Recent advances in imaging and microscopy techniques have led to a surge in biological data. Different imaging modalities such as computed tomography (CT), magnetic resonance imaging (MRI), confocal microscopy, and serial sectioning microscopy (both optical and electron microscopy) have enabled the observation of morphological characteristics of biological systems and organs at multiple spatial and temporal scales (e.g., neuronal networks, vascular networks, airways, and villi).

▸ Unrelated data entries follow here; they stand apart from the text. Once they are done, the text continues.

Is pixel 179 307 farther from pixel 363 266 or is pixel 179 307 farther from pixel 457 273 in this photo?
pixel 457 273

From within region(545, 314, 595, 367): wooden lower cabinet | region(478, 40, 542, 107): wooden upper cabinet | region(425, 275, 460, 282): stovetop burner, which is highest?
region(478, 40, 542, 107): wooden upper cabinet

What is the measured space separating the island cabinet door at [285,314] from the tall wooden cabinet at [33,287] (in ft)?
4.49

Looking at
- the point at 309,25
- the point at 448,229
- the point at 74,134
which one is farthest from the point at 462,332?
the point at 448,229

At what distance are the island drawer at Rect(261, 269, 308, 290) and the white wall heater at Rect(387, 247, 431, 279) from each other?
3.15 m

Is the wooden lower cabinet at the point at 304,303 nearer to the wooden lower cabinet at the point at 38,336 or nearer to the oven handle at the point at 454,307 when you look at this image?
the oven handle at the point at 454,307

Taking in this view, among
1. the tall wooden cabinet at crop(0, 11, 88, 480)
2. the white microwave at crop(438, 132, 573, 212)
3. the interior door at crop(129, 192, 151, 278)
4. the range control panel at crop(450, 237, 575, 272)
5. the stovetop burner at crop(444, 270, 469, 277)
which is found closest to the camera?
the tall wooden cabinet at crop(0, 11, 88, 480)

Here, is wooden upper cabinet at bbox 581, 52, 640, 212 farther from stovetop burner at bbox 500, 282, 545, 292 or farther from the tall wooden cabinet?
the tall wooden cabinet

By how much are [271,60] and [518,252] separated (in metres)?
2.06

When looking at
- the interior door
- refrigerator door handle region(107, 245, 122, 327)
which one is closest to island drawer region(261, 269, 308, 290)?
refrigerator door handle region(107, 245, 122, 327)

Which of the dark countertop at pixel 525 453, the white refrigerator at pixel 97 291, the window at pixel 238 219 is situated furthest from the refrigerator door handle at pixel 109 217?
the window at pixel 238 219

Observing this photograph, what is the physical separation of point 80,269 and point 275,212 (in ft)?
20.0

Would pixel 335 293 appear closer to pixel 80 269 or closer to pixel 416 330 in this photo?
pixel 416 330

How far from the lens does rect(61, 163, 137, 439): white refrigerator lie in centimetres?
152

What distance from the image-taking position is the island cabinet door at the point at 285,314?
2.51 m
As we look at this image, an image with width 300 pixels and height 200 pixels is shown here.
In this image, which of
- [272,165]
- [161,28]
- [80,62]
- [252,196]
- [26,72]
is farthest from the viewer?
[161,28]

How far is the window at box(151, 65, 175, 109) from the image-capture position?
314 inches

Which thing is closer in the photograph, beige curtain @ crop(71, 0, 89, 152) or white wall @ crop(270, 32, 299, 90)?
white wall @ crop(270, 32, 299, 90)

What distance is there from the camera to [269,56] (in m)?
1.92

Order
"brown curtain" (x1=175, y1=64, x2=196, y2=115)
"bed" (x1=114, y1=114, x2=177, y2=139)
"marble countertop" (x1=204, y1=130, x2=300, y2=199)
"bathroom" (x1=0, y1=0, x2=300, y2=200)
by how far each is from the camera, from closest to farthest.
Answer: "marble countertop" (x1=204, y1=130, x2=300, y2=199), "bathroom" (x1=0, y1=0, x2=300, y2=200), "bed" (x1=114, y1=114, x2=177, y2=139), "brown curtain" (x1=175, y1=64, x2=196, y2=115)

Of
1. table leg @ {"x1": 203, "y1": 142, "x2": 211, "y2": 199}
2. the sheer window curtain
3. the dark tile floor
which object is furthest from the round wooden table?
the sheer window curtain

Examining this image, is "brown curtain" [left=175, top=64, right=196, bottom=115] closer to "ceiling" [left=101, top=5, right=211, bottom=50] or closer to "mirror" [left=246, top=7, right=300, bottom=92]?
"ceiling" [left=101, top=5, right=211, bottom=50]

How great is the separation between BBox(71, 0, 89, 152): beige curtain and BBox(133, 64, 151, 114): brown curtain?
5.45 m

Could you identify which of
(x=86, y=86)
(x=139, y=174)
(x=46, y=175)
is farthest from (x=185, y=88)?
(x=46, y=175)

The different imaging modalities and scales, and the amount of data (easily reaching several terabytes) pose serious computational and mathematical challenges in image analysis and modeling. For example, segmentation, tracing, and reconstruction of densely packed objects in 3D is computationally intensive and error-prone, and inference of nano-scale morphological properties from micro- or macro-scale imaging data require the discovery of invariant statistical properties across scales. This minisymposium will focus on latest advances in multiscale and space-time imaging methods, image processing/analysis algorithms, and modeling frameworks that will enable the interpretation and integration of data from multiple scales and spatial-temporal correlations in biological systems. Also relevant to this symposium are strategies for data and model sharing that will require further abstractions for general multiscale and space-time frameworks for imaging and image analysis.

Notes: (1) "*" marks confirmed speakers. (2) See Session_6_Speakers for the abstracts.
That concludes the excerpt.